EXTRAIT DU TEXTE.
=====

Sur une période de 5 ans, près de la moitié des patients parkinsoniens sous agonistes dopaminergiques vont développer un trouble du contrôle des impulsions (TCI), selon une étude française (comprenant notamment des équipes AP-HP, INSERM et CNRS) parue dans « Neurology ».
« Nous avons montré dans une cohorte de patients jeunes, principalement traités par agonistes dopaminergiques, que la survenue d'un TCI est fréquente et dose-dépendante », résume pour le « Quotidien » le Dr Fabienne Ory-Magne, une des auteurs de l'étude. Elle ajoute : « il s'agit donc d'un effet indésirable fréquent, mais pas nécessairement sévère, qui doit inciter à la vigilance ».
Cette étude multicentrique a inclus 411 patients (âge moyen de 62,3 ans) ayant un diagnostic de maladie de Parkinson de moins de 5 ans et suivis sur une période de 5 ans. Parmi eux, 356 ont déjà pris au moins une fois un agoniste dopaminergique.
2,23 fois plus fréquents
Les TCI, évalués au cours d'entretiens en face-à-face par des spécialistes, étaient fortement associés à la prise d'agonistes dopaminergiques, avec des effets particulièrement marqués avec le pramipexole et le ropinirole. En revanche, aucune association n'a été retrouvée entre TCI et lévodopa. Les TCI - achats compulsifs, jeux, alimentation, sexualité - étaient ainsi 2,23 fois plus fréquents chez les patients sous agonistes dopaminergiques au cours des 12 derniers mois que chez ceux n'en ayant pas pris sur cette période.

=====

DONNÉES BRUTES.
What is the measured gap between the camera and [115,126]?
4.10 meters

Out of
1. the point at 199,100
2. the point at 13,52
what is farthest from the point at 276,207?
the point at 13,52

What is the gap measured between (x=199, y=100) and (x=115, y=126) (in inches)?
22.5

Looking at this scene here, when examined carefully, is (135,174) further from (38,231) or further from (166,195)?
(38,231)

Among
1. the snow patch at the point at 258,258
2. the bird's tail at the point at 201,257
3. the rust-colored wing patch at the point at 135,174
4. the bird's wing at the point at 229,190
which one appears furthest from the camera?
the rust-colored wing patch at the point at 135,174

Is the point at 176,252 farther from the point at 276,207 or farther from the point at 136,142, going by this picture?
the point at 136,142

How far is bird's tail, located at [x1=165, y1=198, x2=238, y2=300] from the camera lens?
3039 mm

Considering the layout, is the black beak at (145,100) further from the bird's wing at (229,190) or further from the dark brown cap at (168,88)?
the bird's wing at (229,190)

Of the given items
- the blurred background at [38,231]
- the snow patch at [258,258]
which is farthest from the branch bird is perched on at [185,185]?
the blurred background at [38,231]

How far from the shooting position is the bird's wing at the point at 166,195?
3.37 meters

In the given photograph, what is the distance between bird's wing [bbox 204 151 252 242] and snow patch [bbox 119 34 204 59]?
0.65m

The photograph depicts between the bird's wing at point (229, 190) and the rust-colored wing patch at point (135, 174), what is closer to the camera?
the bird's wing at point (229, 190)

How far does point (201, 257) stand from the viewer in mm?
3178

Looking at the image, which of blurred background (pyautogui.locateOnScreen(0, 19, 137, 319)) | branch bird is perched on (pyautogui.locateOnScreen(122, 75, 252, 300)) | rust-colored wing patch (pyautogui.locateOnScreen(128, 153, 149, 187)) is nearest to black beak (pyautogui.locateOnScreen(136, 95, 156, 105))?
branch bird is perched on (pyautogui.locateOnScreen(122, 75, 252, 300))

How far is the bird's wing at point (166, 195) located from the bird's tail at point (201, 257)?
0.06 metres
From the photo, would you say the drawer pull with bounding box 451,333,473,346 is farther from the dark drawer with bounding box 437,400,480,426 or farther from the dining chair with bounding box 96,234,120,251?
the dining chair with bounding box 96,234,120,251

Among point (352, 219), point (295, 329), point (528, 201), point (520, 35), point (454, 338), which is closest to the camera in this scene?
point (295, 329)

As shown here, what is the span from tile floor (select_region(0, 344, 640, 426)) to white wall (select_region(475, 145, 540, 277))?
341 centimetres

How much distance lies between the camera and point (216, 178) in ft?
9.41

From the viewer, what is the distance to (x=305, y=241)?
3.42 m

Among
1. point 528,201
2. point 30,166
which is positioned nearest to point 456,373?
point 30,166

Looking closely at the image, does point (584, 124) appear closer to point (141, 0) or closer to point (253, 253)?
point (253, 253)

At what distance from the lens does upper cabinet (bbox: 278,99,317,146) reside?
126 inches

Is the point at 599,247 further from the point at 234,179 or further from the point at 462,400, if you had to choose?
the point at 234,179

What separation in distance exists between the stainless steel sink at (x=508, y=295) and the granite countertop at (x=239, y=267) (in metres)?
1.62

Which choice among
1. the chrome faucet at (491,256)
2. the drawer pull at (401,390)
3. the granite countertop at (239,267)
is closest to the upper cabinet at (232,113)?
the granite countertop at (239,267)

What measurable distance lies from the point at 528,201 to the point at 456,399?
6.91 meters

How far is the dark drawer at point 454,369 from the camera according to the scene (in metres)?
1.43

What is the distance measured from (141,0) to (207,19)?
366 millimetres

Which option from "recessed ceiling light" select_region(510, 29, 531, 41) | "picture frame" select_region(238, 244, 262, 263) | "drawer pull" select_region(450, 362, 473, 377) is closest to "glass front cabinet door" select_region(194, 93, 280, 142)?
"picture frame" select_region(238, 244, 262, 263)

=====

CONSIGNE. Veuillez recopier, dans l'article sur les troubles du contrôle des impulsions chez les parkinsoniens, le passage allant de « Cette étude multicentrique » jusqu'à « un agoniste dopaminergique. ».

ZONE DE RÉPONSE.
Cette étude multicentrique a inclus 411 patients (âge moyen de 62,3 ans) ayant un diagnostic de maladie de Parkinson de moins de 5 ans et suivis sur une période de 5 ans. Parmi eux, 356 ont déjà pris au moins une fois un agoniste dopaminergique.